SPD-Politikerinnen im Gespräch mit Betriebsräten in Bretten

„Ein Standort, der schwarze Zahlen schreibt und zum Vorzeigebetrieb für Klimaeffizienz modernisiert wurde, darf nicht einfach aufgegeben werden. Hier müssen alle Alternativen für den Erhalt der über 1.000 hochqualifizierten Arbeitsplätze auf den Prüfstand Die Philosophie von Robert Bosch, dem Gründer der Bosch-Gruppe, war geprägt von der Verbindung aus technischem Pioniergeist, sozialem Engagement, unternehmerischer Verantwortung und ethischen Grundsätzen.
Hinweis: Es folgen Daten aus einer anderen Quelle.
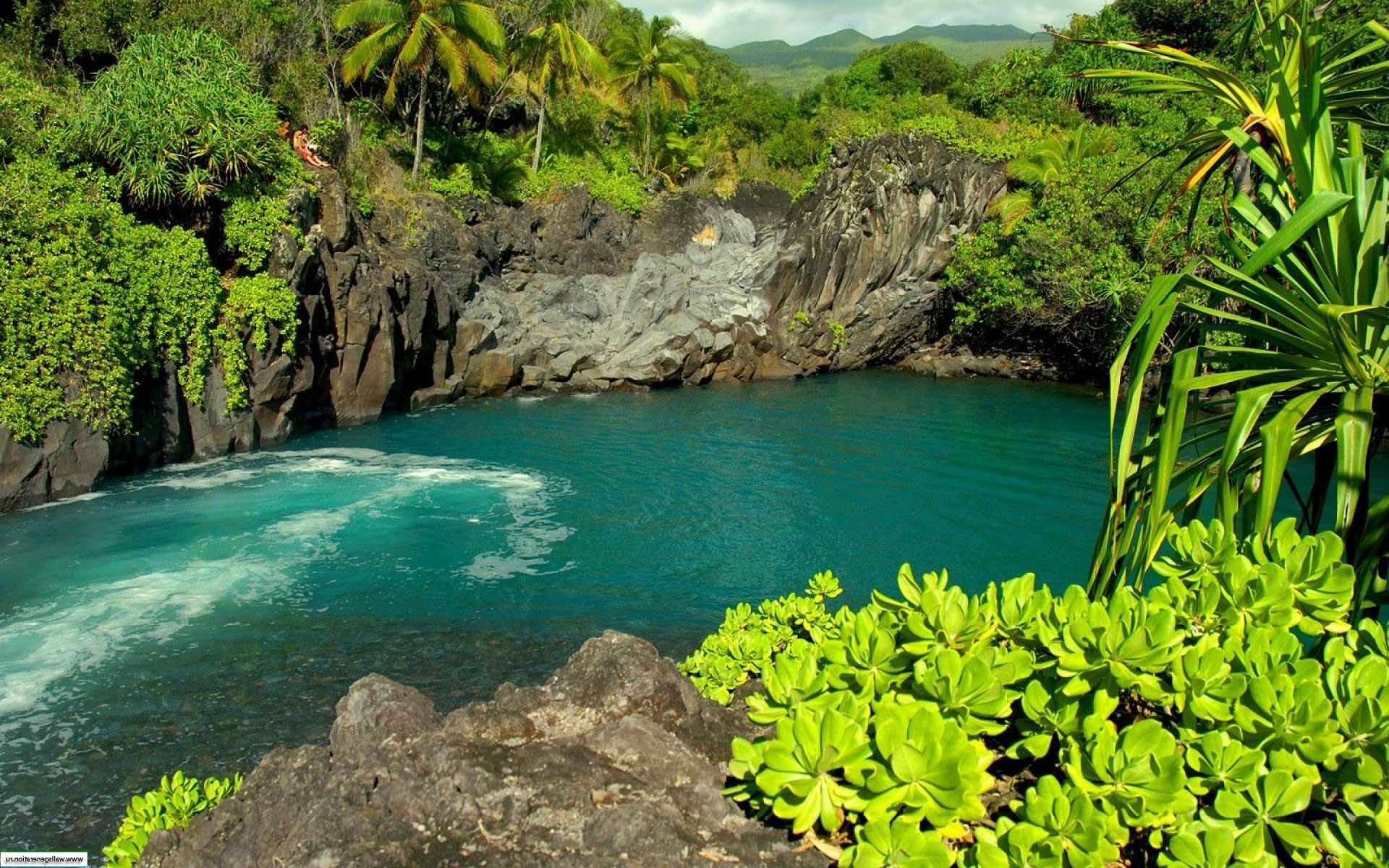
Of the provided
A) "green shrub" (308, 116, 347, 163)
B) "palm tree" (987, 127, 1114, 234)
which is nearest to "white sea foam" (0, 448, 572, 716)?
"green shrub" (308, 116, 347, 163)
Sein Handeln zielte darauf ab, qualitativ hochwertige Produkte zu schaffen, die den Menschen dienen, während er gleichzeitig das Wohlergehen seiner Mitarbeiter im Blick behielt. Ein solches Handeln, wie jetzt bei Bosch von der Unternehmensleitung widerspricht völlig dieser nachhaltigen und bewährten Unternehmensführung von Robert Bosch“, Mit diesen deutlichen Worten reagierte Rita Schwarzelühr-Sutter, SPD-Bundestagsabgeordnete und Parlamentarische Staatssekretärin im Bundesumweltministerium, auf die Schließungspläne für das Neff-Werk in Bretten.

Auf Einladung der SPD-Landtagskandidatin Beate Essafi kamen örtliche Betriebe zu einem Mittagstisch mit den beiden Politikerinnen zusammen. Im intensiven Gespräch mit dem stellvertretenden Betriebsratsvorsitzenden Thomas Rudolph zeigte sich ein klares Bild: Die von der Konzernführung BSH genannten hohen Energiekosten der Emailieranlage als Hauptgrund für die Schließung stehen in krassem Gegensatz zu den Fakten. Das Projekt wurde durch die BSH finanziert. Der Standort verfügt nach umfangreichen Modernisierungen über eines der modernsten und effizientesten Emaillierwerke weltweit. Die gezielten Umbau- und Optimierungsmaßnahmen sind ein Musterbeispiel für gelungenen Klimaschutz in der Industrie:

  • Gesamter Energieverbrauch des Standorts: Rund 50 % Senkung (2020 zu 2025).
  • Emailieranlage spezifisch: Einsparung von ~40 % Gas und ~40 % Strom.
  • CO2-Reduktion: 1.000 Tonnen pro Jahr.
  • Der Energiekostenanteil am Produktionsprozess ist heute verschwindend gering.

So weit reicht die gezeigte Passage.